Moderator Elaine Quijano of CBS frequently asked the candidates to stop interrupting one another, at one point repeatedly urging them, “Gentlemen! Gentlemen!” Most times it worked, but Kaine had something to say even as Pence delivered his final remarks.

It was Quijones who brought up the June massacre at Pulse.

“Governor Pence, Mr. Trump has proposed extreme vetting of immigrants from parts of the world that export terrorism. But that does not address many of the recent terrorist attacks in the United States, such as the Orlando nightclub massacre and the recent bombings in New York and New Jersey. Those were homegrown, committed by U.S. citizens and legal residents.
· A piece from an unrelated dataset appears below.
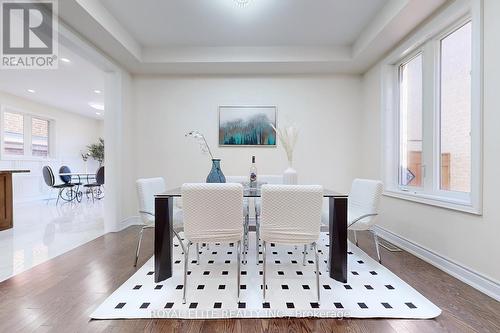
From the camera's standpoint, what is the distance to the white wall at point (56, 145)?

What specific tools would you use to prevent those kinds of attacks?”

Pence responded by addressing the plans of his running mate, “reforming our immigration system and putting the interests, particularly the safety and security of the American people, first. I mean, Donald Trump has called for extreme vetting for people coming into this country so that we don’t bring people into the United States who are hostile to our Bill of Rights freedoms, who are hostile to the American way life.”

Quijano reminded Pence the question was about homegrown terrorism, but he never answered it.

Kaine remarked that Trump idolized dictators, saying, “He has a personal Mount Rushmore of Vladimir Putin, Kim Jong-un, and Saddam Hussein.”

Pence borrowed a line from Ronald Reagan by saying of Clinton and Kaine, “There they go again,” which fell flat. Kaine, however, clearly scored a point when he also invoked Reagan:

“Donald Trump’s idea that more nations should get nuclear weapons, Saudi Arabia, Japan, South Korea. Ronald Reagan said something really interesting about nuclear proliferation back in the 1980s. He said the problem with nuclear proliferation is that some fool or maniac could trigger a catastrophic event. And I think that’s who Governor Pence’s running mate is, exactly who Governor Reagan warned us about.”

Pence feigned outrage but did not otherwise respond: “Come on. Senator. Senator, that was even beneath you and Hillary Clinton. And that — that’s pretty low.”